There was also testimony that Lane Electric had apparently experienced some problems in keeping its personnel files and that claimant’s personnel file at Lane Electric did not contain an original accident report form for his August 4, 1973, back injury, his August 27, 1974, back injury, or the May 23, 1977, incident, although the original of the supervisor’s report is in a number of other files. Claimant testified that Mr. Newland, Lane Electric’s office manager and later general manager, had told him that there was a report of the August, 1974, incident in his personnel file, possibly in 1974, 1976 or thereafter.
Taking into consideration all the above circumstances we conclude that claimant gave notice to the employer of the 1974 accident and complied with the requirement of proof of notice of claim to the employer under ORS 656.265(1).
Assuming arguendo that the claim was filed late, the burden is on the employer/insurer to prove prejudice due to late filing. Vandre v. Weyerhaeuser Co., 42 Or App 705, 601 P2d 1265 (1979). Wausau has not met that burden. It relies on Vandre to show prejudice in the case at bar; however, it offers only conclusory statements and no facts. As noted in Vandre, the purposes of timely notice are to facilitate prompt investigation and prompt diagnosis of the injury, to provide prompt medical attention, to assure an opportunity to make an accurate record of the occurrence *27and to decrease the chance for confusion because of intervening causes.

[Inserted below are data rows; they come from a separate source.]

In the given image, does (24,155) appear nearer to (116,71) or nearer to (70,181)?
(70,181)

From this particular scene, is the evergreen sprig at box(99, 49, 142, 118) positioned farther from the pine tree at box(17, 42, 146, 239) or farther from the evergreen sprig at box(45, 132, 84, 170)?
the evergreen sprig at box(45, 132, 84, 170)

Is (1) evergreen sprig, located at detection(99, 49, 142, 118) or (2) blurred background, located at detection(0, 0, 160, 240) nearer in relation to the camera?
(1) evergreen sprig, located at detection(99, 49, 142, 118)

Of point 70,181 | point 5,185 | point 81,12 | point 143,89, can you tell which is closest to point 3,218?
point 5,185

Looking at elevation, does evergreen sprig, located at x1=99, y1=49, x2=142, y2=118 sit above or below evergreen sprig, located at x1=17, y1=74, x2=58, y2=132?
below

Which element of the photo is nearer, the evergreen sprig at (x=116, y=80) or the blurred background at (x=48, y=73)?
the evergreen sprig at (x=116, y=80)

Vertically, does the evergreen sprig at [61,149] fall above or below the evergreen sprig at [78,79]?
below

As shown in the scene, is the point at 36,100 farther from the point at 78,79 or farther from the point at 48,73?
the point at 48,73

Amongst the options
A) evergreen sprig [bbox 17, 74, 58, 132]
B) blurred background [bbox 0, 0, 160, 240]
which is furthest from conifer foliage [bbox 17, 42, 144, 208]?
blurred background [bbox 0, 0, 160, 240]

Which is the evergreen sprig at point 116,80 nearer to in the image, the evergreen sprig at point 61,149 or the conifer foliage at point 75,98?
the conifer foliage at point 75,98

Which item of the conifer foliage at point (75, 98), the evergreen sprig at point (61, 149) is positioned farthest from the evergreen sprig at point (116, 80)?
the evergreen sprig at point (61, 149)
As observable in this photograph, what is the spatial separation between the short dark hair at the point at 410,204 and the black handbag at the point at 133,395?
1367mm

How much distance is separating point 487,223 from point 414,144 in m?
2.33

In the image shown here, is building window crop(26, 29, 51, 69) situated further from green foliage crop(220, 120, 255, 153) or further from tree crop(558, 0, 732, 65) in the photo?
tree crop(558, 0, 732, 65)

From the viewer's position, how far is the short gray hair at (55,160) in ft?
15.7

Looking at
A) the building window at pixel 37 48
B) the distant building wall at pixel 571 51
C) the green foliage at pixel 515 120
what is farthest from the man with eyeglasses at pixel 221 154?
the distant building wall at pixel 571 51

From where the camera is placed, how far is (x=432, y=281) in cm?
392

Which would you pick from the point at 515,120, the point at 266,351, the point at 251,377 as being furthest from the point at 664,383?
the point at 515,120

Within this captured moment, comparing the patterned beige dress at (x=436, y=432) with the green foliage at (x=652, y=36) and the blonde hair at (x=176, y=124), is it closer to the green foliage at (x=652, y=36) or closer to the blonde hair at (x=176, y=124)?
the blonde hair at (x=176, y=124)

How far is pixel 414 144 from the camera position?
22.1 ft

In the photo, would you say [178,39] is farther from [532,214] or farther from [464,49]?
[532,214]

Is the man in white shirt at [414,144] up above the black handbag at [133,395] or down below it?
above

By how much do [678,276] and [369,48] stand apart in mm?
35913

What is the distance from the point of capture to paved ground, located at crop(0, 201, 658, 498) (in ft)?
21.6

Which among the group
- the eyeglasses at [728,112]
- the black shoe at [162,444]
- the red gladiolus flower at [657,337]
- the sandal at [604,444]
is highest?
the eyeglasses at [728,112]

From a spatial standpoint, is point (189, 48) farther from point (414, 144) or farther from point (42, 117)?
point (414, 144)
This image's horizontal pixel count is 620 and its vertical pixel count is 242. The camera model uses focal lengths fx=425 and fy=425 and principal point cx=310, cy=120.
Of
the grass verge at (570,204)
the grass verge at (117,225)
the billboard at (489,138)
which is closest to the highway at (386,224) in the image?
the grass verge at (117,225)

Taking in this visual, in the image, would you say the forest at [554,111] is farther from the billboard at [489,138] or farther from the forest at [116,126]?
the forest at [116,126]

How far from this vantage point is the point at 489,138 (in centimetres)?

Here, the employer is not prejudiced, because claimant, the only witness, did not leave the area and was available to substantiate the injury. He received prompt medical treatment, and the employer had notice of the injury. Claimant, as supervisor on the job site, testified that at the time of the 1974 injury he completed a Supervisor’s Accident Investigation Report and turned it in with his time sheets. The carbon copy of this report was retained in the book. No one from the employer was able to state categorically that the report was not turned in, and the employer had no explanation for why the original was missing and why a Workers’ Report of Accidental Injury was not completed.
The employer does not deny that claimant slipped and fell in August, 1974. Indeed, witnesses for the employer testified that if Mr. Scofield said he had reported the injury, then he did, because he is “as honest as the day is long.” Thus, the claim for injury of August 28, 1974, is not barred for want of timeliness because the employer had knowledge, was not prejudiced and the claim was properly filed.
Reconsideration granted. The language pertaining to the presumption of the receipt of a mailing (54 Or App at 811) is deleted. Because the factual error does not change the result in this case, we adhere to our former opinion (54 Or App 804, 636 P2d 970 (1981), in all respects. The per curiam opinion, 55 Or App 820, 639 P2d 718 (1982)), is withdrawn. No costs to any party on reconsideration.